Exercise instructions
Only the lines from the start of the material through the line containing "genus: Neotamias" are to be extracted, exactly as they appear.

Data to process
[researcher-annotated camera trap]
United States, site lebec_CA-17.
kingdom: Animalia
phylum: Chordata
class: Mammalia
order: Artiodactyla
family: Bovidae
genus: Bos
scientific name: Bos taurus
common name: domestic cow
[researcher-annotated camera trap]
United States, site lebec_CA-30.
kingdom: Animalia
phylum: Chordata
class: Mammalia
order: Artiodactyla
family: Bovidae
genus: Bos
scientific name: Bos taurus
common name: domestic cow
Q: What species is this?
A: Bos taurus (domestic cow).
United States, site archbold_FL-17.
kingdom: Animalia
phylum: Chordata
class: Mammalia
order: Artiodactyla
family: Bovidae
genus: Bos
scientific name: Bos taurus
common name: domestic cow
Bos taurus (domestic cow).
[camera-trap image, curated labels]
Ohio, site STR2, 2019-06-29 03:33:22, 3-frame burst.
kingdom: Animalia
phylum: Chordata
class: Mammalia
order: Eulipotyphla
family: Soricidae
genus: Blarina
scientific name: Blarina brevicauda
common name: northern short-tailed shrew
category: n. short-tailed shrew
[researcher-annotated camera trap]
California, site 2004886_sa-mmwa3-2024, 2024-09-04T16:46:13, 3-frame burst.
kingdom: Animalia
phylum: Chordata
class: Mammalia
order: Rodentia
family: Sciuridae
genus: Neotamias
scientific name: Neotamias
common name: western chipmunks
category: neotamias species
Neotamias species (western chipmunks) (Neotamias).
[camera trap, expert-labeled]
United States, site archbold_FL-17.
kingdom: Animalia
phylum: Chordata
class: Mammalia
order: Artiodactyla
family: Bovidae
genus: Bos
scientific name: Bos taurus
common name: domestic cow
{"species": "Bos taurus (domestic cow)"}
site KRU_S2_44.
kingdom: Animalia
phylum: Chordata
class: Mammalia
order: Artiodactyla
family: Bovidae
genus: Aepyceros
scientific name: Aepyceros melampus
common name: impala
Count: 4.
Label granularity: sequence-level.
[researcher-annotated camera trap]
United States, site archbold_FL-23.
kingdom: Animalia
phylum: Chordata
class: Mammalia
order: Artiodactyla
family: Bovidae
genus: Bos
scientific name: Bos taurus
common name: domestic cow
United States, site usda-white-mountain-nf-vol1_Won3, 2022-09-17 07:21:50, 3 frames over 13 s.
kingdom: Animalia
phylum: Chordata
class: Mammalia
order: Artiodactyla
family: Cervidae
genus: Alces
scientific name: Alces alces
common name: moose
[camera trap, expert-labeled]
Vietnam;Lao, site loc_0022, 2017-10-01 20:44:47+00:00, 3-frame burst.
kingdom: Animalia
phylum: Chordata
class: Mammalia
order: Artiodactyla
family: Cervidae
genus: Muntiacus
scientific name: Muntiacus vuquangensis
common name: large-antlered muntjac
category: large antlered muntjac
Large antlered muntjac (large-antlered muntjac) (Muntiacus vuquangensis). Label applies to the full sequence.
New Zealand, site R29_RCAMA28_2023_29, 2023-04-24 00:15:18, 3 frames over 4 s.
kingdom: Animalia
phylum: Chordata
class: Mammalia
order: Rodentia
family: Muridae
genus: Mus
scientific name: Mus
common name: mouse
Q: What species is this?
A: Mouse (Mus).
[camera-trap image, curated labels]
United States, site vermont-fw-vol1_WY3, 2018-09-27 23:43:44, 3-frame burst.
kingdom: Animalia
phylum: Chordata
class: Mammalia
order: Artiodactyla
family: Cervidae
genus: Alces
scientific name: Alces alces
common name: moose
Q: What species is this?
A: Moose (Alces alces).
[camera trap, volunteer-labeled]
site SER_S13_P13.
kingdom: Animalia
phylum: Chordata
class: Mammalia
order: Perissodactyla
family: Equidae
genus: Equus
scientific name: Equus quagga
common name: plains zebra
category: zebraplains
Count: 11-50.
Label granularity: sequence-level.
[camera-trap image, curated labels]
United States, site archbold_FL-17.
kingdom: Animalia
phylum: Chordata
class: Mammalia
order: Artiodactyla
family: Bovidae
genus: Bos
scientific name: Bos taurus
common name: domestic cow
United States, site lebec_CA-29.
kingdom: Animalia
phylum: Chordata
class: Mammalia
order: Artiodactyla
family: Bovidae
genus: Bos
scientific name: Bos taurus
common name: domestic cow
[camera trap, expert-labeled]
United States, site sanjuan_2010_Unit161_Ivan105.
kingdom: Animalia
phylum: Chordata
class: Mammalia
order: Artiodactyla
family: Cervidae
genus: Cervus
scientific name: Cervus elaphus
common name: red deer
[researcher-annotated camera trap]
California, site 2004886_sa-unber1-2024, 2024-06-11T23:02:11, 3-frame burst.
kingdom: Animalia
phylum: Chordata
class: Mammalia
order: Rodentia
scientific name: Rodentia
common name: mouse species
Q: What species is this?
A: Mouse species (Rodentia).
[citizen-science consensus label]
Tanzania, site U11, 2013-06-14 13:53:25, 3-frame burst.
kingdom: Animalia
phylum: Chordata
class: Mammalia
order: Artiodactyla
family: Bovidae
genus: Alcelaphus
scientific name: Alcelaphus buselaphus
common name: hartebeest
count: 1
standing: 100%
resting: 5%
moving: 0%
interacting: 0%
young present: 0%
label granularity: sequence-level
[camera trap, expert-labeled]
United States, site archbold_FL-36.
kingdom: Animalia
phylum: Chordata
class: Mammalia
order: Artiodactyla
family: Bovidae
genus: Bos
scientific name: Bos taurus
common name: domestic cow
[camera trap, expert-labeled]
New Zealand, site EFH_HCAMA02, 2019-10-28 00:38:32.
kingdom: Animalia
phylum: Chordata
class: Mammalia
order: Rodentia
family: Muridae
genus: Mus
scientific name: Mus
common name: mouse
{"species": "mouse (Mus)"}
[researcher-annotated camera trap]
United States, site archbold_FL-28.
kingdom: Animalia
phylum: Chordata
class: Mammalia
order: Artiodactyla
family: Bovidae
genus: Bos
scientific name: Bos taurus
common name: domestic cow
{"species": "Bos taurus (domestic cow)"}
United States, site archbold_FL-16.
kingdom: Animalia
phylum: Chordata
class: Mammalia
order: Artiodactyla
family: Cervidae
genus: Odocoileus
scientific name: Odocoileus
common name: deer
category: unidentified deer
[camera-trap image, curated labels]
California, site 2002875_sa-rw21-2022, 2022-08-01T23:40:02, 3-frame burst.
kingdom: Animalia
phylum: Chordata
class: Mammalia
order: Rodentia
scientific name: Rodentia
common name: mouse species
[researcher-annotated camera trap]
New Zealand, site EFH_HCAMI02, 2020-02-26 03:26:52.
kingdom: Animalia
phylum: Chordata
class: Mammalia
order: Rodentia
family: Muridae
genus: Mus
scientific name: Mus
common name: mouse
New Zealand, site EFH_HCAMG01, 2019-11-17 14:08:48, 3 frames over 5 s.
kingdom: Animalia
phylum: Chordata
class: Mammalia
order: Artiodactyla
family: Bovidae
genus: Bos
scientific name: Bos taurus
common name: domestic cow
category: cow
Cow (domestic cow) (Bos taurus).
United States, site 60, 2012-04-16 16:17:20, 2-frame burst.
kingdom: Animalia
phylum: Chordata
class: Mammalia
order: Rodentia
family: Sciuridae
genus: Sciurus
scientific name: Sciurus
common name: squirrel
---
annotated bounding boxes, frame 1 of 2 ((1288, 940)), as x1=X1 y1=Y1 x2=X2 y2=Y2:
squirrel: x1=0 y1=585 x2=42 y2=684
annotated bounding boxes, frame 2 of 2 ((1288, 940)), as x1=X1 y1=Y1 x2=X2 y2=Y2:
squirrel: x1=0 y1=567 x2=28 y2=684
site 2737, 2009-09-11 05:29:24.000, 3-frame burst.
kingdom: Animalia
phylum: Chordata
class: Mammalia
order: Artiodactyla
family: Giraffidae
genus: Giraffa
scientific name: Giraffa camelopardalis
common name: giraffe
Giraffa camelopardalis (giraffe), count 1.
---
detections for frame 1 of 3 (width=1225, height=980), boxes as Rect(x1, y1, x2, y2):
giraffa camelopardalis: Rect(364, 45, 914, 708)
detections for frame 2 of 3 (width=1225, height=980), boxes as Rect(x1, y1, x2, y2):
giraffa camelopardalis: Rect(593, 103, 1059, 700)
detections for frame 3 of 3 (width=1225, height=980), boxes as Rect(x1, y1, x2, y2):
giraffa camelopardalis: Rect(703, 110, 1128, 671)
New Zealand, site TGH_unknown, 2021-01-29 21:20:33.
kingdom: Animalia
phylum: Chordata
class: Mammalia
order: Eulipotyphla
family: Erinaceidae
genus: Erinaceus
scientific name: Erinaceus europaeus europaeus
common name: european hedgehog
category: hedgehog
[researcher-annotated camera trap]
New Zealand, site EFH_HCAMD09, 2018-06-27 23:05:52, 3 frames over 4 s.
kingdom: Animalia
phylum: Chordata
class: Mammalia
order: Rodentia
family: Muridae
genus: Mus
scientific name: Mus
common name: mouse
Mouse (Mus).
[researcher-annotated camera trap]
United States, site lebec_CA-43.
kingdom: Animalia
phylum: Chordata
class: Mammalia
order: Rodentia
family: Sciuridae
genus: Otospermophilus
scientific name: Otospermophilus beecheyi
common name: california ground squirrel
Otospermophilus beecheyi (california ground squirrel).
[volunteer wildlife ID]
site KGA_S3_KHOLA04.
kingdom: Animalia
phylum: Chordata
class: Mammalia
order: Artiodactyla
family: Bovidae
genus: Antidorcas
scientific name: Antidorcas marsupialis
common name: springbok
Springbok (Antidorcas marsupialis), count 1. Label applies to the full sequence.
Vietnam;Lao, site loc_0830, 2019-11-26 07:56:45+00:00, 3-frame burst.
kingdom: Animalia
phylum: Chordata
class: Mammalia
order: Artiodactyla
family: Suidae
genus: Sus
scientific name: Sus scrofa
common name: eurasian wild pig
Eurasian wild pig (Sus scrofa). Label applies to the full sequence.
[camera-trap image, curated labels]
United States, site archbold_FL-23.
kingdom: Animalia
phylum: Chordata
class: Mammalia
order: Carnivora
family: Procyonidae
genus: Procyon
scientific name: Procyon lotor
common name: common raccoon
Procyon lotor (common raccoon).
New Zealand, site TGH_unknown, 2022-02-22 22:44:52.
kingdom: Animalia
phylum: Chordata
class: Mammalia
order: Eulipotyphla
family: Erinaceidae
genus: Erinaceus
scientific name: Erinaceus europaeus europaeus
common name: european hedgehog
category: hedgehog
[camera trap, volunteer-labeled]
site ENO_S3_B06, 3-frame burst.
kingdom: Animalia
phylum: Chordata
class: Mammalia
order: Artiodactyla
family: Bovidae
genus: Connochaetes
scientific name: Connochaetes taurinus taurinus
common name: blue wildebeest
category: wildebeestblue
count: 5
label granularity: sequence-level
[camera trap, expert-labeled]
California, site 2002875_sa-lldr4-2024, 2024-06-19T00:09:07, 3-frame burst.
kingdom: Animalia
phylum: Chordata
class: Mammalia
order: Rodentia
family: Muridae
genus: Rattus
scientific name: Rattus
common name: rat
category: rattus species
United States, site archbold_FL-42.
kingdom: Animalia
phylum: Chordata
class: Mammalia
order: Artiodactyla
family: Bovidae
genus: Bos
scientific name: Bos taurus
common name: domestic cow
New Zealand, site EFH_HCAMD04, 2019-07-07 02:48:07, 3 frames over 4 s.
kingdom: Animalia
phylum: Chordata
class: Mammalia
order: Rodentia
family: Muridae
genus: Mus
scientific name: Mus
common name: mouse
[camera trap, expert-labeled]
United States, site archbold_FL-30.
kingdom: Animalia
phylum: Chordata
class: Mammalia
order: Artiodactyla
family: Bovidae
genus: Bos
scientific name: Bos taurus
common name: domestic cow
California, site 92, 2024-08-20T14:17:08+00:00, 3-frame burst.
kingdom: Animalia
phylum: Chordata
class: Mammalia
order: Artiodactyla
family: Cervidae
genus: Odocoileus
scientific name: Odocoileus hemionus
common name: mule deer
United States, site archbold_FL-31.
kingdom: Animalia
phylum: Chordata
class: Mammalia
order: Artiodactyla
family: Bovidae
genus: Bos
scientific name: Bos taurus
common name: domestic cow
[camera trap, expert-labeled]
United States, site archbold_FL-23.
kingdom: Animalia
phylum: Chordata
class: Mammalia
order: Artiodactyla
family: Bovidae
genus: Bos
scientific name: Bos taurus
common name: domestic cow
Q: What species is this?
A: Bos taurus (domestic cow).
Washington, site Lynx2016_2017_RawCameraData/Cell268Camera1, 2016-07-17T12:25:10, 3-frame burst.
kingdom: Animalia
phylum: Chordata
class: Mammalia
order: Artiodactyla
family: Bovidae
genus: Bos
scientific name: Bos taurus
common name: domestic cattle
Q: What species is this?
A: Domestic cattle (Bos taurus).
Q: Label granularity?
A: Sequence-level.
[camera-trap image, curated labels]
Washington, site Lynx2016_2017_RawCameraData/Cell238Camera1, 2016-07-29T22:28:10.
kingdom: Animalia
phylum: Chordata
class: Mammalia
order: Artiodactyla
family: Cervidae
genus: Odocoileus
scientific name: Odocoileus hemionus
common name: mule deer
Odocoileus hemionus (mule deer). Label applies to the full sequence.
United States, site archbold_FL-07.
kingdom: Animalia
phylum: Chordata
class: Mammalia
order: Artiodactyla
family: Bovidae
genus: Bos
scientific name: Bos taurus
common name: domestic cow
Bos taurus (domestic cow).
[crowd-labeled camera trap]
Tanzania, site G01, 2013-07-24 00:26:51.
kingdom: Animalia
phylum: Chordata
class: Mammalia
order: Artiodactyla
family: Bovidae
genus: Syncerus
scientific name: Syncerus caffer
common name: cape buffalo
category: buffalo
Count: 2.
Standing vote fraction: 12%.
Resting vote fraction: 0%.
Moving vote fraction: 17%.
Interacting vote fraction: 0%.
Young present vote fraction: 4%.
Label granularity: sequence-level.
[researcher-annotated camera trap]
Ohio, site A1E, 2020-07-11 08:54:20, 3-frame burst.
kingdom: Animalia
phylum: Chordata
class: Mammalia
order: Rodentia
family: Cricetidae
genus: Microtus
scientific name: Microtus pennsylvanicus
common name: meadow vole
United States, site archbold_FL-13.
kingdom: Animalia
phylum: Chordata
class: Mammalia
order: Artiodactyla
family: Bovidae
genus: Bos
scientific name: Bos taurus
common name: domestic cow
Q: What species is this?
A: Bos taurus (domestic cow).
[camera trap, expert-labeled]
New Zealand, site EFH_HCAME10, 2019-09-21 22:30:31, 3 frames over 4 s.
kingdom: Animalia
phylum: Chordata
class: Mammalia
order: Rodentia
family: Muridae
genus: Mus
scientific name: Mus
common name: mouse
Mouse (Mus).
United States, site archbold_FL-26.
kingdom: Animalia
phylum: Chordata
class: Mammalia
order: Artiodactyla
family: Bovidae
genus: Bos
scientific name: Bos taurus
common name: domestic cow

Solved exercise
[researcher-annotated camera trap]
United States, site lebec_CA-17.
kingdom: Animalia
phylum: Chordata
class: Mammalia
order: Artiodactyla
family: Bovidae
genus: Bos
scientific name: Bos taurus
common name: domestic cow
[researcher-annotated camera trap]
United States, site lebec_CA-30.
kingdom: Animalia
phylum: Chordata
class: Mammalia
order: Artiodactyla
family: Bovidae
genus: Bos
scientific name: Bos taurus
common name: domestic cow
Q: What species is this?
A: Bos taurus (domestic cow).
United States, site archbold_FL-17.
kingdom: Animalia
phylum: Chordata
class: Mammalia
order: Artiodactyla
family: Bovidae
genus: Bos
scientific name: Bos taurus
common name: domestic cow
Bos taurus (domestic cow).
[camera-trap image, curated labels]
Ohio, site STR2, 2019-06-29 03:33:22, 3-frame burst.
kingdom: Animalia
phylum: Chordata
class: Mammalia
order: Eulipotyphla
family: Soricidae
genus: Blarina
scientific name: Blarina brevicauda
common name: northern short-tailed shrew
category: n. short-tailed shrew
[researcher-annotated camera trap]
California, site 2004886_sa-mmwa3-2024, 2024-09-04T16:46:13, 3-frame burst.
kingdom: Animalia
phylum: Chordata
class: Mammalia
order: Rodentia
family: Sciuridae
genus: Neotamias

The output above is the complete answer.